Question

What is the maximum kinetic energy of the electrons ejected from a sodium surface by light of wavelength \(470 \mathrm{nm} ?\)

Short answer

The maximum kinetic energy of the ejected electrons is 0.36 eV.

Step-by-step solution

Write down the given information and constants

The given information and constants needed in this problem are: - Wavelength of light, \(\lambda = 470 \ \text{nm}\) - Work function of sodium, \(\phi = 2.28 \ \mathrm{eV}\) - Planck's constant, \(h = 6.626 \times 10^{-34} \ \mathrm{Js}\) - Speed of light, \(c = 3.00 \times 10^8 \ \mathrm{m/s}\) - Electronvolt, 1 eV \(= 1.602 \times 10^{-19} \ \mathrm{J}\)

Determine the energy of photons

First, convert the wavelength of the light to meters: \(\lambda = 470 \times 10^{-9} \ \mathrm{m}\). To find the energy of the photons with this wavelength, we use the Planck's equation: \[E = h \cdot f\] where \(E\) is the energy of the photons, \(h\) is Planck's constant, and \(f\) is the frequency of the light. To find the frequency, we use the relation between the speed of light \(c\), wavelength \(\lambda\), and frequency \(f\): \[c = \lambda \cdot f\] Rearrange the equation for \(f\): \[f = \frac{c}{\lambda}\] Now, plug in the values of \(c\) and \(\lambda\) to calculate the frequency \(f\): \[f = \frac{3.00 \times 10^8 \ \mathrm{m/s}}{470 \times 10^{-9} \ \mathrm{m}} = 6.383 \times 10^{14} \ \mathrm{Hz}\] Finally, we plug in the values of \(h\) and \(f\) to calculate the energy of the photons \(E\): \[E = (6.626 \times 10^{-34} \ \mathrm{Js}) \cdot (6.383 \times 10^{14} \ \mathrm{Hz}) = 4.231 \times 10^{-19} \ \mathrm{J}\]

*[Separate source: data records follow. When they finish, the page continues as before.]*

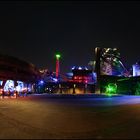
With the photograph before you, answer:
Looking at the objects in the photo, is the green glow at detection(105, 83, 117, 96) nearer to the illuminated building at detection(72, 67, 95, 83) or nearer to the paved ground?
the illuminated building at detection(72, 67, 95, 83)

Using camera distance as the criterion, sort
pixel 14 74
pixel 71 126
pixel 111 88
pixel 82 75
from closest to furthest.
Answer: pixel 71 126, pixel 14 74, pixel 111 88, pixel 82 75

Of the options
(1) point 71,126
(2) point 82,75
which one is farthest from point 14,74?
(2) point 82,75

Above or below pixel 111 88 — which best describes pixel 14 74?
above

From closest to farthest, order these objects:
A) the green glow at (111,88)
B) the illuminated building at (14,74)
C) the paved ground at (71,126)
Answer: the paved ground at (71,126) < the illuminated building at (14,74) < the green glow at (111,88)

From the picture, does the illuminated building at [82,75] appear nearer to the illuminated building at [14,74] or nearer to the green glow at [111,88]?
the green glow at [111,88]

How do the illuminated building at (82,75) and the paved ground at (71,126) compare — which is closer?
the paved ground at (71,126)

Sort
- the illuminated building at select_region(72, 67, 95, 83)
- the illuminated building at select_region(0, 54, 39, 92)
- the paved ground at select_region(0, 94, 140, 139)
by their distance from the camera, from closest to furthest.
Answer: the paved ground at select_region(0, 94, 140, 139) → the illuminated building at select_region(0, 54, 39, 92) → the illuminated building at select_region(72, 67, 95, 83)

Convert energy to electronvolts

To make the calculations easier, convert the photon energy in joules to electronvolts using the conversion factor: \[E = \frac{4.231 \times 10^{-19} \ \mathrm{J}}{1.602 \times 10^{-19} \ \mathrm{J/eV}} = 2.64 \ \mathrm{eV}\]

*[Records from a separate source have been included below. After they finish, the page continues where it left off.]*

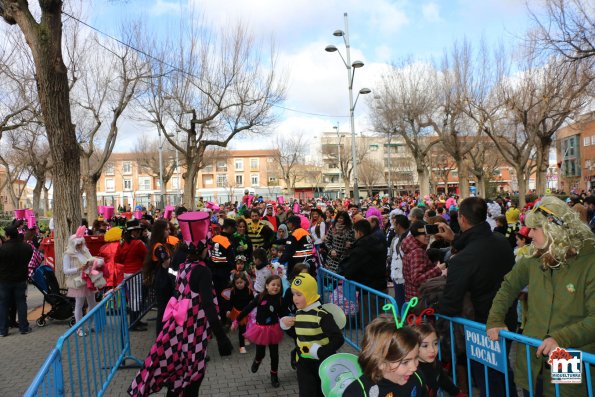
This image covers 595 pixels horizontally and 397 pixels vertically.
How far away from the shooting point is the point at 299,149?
63.5 metres

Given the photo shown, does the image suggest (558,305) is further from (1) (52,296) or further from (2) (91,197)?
(2) (91,197)

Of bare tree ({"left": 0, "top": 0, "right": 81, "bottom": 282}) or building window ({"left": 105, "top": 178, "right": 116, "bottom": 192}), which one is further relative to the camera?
building window ({"left": 105, "top": 178, "right": 116, "bottom": 192})

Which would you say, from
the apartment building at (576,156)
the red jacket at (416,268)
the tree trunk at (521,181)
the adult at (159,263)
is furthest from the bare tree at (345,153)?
the red jacket at (416,268)

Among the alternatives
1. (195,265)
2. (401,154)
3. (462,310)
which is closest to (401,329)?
(462,310)

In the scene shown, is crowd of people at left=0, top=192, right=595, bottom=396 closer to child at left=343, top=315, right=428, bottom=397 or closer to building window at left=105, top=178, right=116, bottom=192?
child at left=343, top=315, right=428, bottom=397

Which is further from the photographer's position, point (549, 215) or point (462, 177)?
point (462, 177)

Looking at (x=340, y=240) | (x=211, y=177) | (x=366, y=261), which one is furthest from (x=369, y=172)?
(x=366, y=261)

Calculate the maximum kinetic energy of the electrons

The maximum kinetic energy of the ejected electrons can be calculated using the photoelectric effect equation: \[K_{max} = E - \phi\] where \(K_{max}\) is the maximum kinetic energy of the electrons, \(E\) is the energy of the photons, and \(\phi\) is the work function of sodium. Plug in the values of \(E\) and \(\phi\) to calculate \(K_{max}\): \[K_{max} = 2.64 \ \mathrm{eV} - 2.28 \ \mathrm{eV} = 0.36 \ \mathrm{eV}\]

Present the final answer

The maximum kinetic energy of the electrons ejected from a sodium surface by light of wavelength 470 nm is \(0.36 \ \mathrm{eV}\).